## What to work on
Word for word, restate every record, though not the pictures.

## Collected data entries
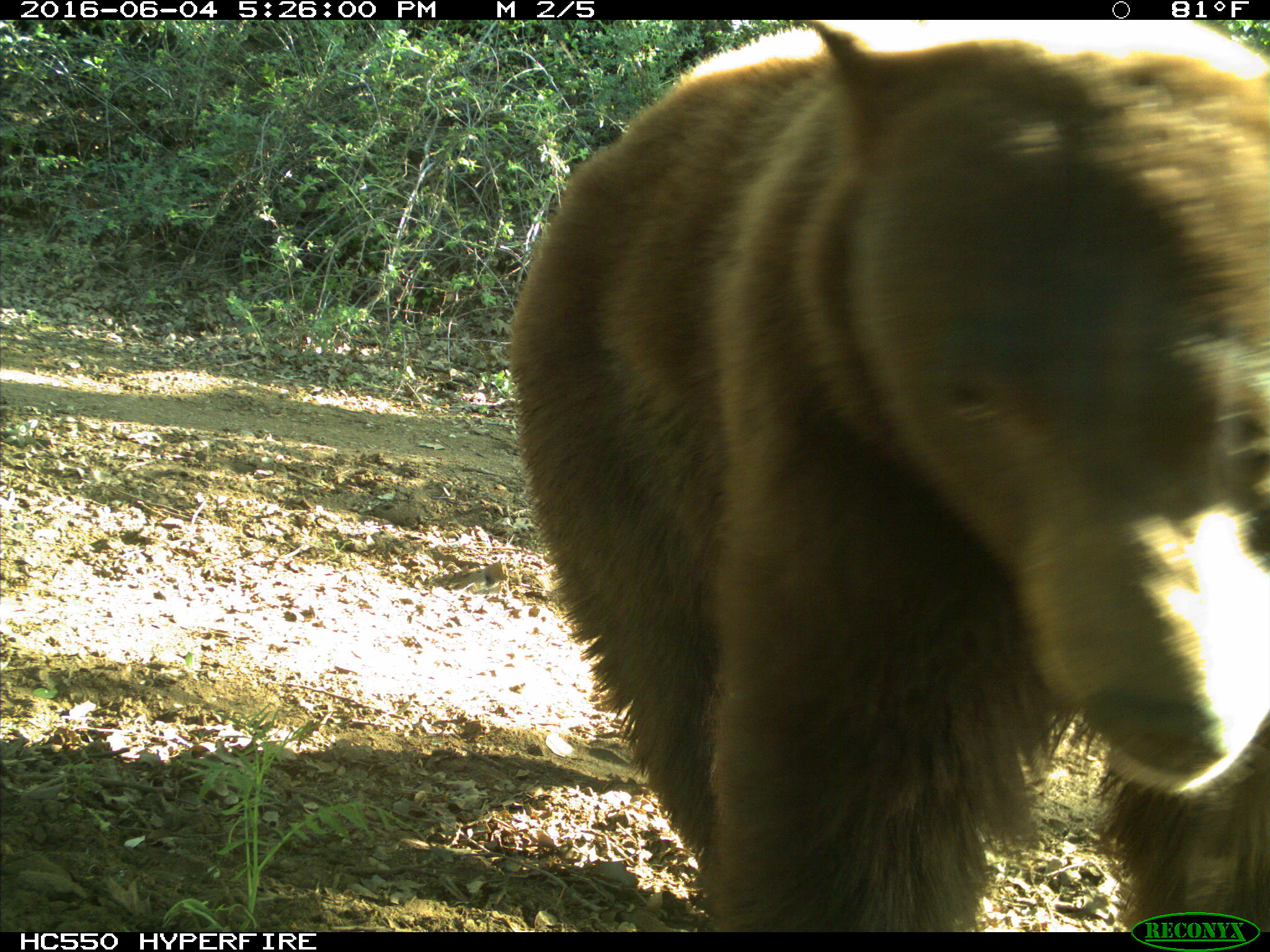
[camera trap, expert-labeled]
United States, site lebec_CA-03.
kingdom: Animalia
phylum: Chordata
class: Mammalia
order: Carnivora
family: Ursidae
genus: Ursus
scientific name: Ursus americanus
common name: american black bear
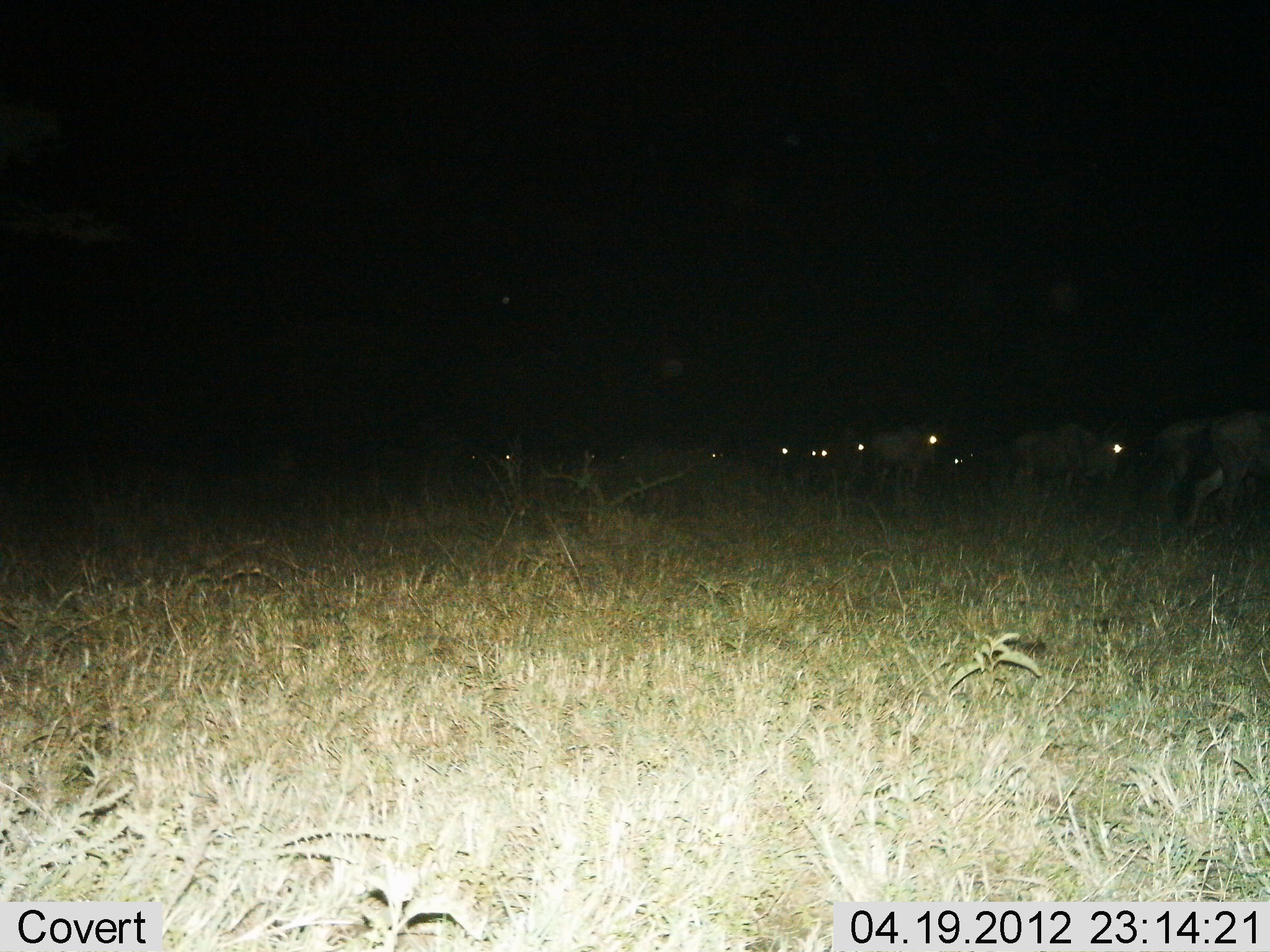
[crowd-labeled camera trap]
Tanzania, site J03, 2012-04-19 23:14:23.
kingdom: Animalia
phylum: Chordata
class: Mammalia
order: Artiodactyla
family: Bovidae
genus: Connochaetes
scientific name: Connochaetes taurinus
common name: blue wildebeest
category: wildebeest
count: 11-50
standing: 18%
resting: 0%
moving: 82%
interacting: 9%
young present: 0%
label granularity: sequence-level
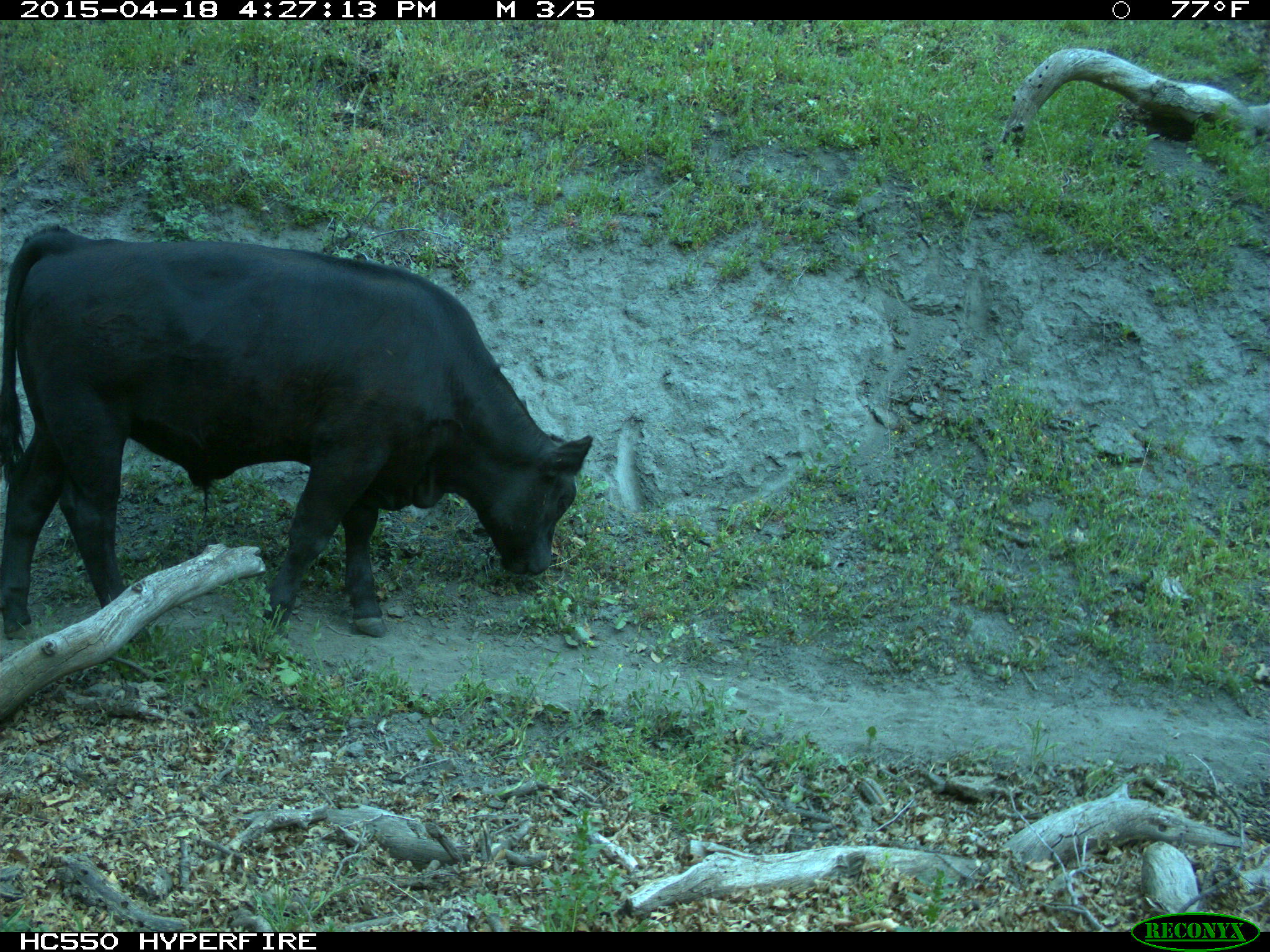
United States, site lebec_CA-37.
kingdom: Animalia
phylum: Chordata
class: Mammalia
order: Artiodactyla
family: Bovidae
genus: Bos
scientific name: Bos taurus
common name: domestic cow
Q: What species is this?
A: Bos taurus (domestic cow).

## Solution for this task
[camera trap, expert-labeled]
United States, site lebec_CA-03.
kingdom: Animalia
phylum: Chordata
class: Mammalia
order: Carnivora
family: Ursidae
genus: Ursus
scientific name: Ursus americanus
common name: american black bear
[crowd-labeled camera trap]
Tanzania, site J03, 2012-04-19 23:14:23.
kingdom: Animalia
phylum: Chordata
class: Mammalia
order: Artiodactyla
family: Bovidae
genus: Connochaetes
scientific name: Connochaetes taurinus
common name: blue wildebeest
category: wildebeest
count: 11-50
standing: 18%
resting: 0%
moving: 82%
interacting: 9%
young present: 0%
label granularity: sequence-level
United States, site lebec_CA-37.
kingdom: Animalia
phylum: Chordata
class: Mammalia
order: Artiodactyla
family: Bovidae
genus: Bos
scientific name: Bos taurus
common name: domestic cow
Q: What species is this?
A: Bos taurus (domestic cow).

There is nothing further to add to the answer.